▸ **THE REQUEST**: Pick out and copy every line of the data that contains the word "separation", with case counting.

▸ **DATA PROVIDED**:
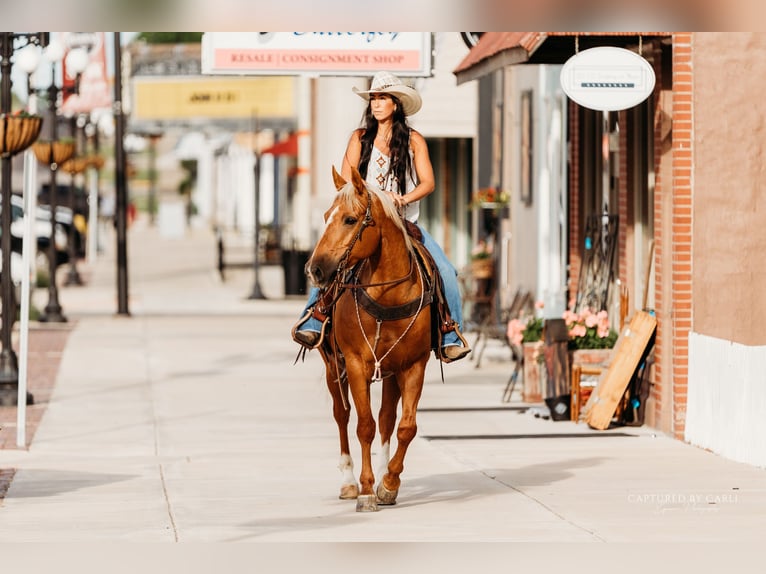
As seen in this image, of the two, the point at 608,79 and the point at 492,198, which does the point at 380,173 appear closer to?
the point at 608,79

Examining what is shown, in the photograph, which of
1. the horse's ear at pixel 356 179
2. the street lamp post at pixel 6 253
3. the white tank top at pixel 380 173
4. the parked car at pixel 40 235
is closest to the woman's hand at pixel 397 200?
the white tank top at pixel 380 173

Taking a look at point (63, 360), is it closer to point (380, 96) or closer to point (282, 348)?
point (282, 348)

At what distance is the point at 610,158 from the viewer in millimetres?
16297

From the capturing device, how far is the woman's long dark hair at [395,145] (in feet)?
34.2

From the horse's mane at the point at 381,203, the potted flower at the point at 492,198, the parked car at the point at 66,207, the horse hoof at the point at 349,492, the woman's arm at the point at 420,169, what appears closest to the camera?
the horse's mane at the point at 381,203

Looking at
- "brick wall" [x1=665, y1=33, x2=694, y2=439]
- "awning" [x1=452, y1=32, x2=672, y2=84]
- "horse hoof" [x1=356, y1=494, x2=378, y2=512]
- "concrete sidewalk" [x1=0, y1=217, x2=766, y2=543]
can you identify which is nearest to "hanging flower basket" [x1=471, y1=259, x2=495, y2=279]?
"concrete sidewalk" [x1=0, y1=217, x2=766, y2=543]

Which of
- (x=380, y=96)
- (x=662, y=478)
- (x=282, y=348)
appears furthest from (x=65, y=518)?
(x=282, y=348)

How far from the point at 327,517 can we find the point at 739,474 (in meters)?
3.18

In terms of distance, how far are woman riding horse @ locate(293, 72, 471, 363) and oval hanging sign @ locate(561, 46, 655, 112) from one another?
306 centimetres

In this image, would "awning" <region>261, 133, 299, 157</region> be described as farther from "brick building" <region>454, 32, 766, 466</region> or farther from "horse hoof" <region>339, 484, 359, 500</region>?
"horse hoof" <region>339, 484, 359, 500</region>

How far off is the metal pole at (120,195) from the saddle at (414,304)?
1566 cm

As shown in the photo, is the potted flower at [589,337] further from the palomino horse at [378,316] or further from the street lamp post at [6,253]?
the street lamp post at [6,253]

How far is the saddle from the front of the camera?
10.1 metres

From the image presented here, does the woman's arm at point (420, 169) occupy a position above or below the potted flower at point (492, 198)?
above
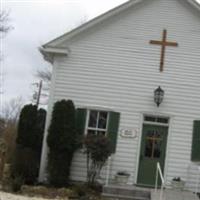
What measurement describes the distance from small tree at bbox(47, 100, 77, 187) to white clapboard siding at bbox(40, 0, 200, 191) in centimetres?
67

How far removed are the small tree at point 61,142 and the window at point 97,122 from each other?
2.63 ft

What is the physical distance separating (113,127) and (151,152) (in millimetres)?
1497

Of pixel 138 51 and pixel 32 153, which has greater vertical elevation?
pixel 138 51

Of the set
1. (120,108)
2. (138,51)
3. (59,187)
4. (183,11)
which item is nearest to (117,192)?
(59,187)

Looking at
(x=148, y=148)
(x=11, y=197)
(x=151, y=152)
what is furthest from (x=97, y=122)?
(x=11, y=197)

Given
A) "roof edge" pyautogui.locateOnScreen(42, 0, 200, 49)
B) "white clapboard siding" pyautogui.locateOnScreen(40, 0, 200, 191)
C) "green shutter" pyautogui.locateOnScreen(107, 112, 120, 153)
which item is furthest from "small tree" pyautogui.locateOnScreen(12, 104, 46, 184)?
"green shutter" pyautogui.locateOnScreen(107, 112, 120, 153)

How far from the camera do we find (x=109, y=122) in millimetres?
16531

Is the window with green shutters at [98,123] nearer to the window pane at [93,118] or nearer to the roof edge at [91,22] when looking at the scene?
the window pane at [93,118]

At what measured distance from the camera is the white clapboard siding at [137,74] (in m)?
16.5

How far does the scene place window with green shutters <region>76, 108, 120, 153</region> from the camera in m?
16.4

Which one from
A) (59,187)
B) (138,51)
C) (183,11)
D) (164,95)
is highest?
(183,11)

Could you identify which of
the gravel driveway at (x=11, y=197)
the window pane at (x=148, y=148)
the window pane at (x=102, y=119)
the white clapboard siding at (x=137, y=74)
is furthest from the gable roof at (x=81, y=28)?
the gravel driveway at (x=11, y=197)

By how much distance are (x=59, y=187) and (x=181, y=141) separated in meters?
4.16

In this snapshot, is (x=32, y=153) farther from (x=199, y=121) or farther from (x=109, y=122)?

==

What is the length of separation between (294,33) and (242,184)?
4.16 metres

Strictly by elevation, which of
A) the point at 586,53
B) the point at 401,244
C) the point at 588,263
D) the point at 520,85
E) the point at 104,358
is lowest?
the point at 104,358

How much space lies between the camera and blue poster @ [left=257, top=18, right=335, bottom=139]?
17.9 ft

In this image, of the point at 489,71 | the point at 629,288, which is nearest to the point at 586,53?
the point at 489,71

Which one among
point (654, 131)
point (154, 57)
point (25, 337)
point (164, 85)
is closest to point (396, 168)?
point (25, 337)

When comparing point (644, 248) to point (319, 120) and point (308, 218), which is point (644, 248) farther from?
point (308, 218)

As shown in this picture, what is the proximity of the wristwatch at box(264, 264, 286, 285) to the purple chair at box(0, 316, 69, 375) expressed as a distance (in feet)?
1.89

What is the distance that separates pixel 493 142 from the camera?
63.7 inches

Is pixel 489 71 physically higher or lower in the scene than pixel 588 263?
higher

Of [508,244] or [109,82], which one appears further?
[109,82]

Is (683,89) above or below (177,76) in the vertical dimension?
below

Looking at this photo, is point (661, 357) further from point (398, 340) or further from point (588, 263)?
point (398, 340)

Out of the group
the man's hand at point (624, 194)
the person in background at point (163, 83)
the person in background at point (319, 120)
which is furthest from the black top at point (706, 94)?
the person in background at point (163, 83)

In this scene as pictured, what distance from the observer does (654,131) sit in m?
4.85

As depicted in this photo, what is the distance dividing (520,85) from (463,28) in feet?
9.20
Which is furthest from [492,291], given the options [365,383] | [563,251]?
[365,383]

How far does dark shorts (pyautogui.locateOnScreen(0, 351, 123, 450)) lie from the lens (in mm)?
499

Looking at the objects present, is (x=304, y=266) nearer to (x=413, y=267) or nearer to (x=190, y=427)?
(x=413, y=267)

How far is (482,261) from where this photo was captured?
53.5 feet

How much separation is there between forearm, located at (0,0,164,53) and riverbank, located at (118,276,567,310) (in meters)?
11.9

▸ **WRITTEN ANSWER**:
What is the length of separation between (294,33) and (242,184)?
How much separation is there between forearm, located at (0,0,164,53) and riverbank, located at (118,276,567,310) (in meters)?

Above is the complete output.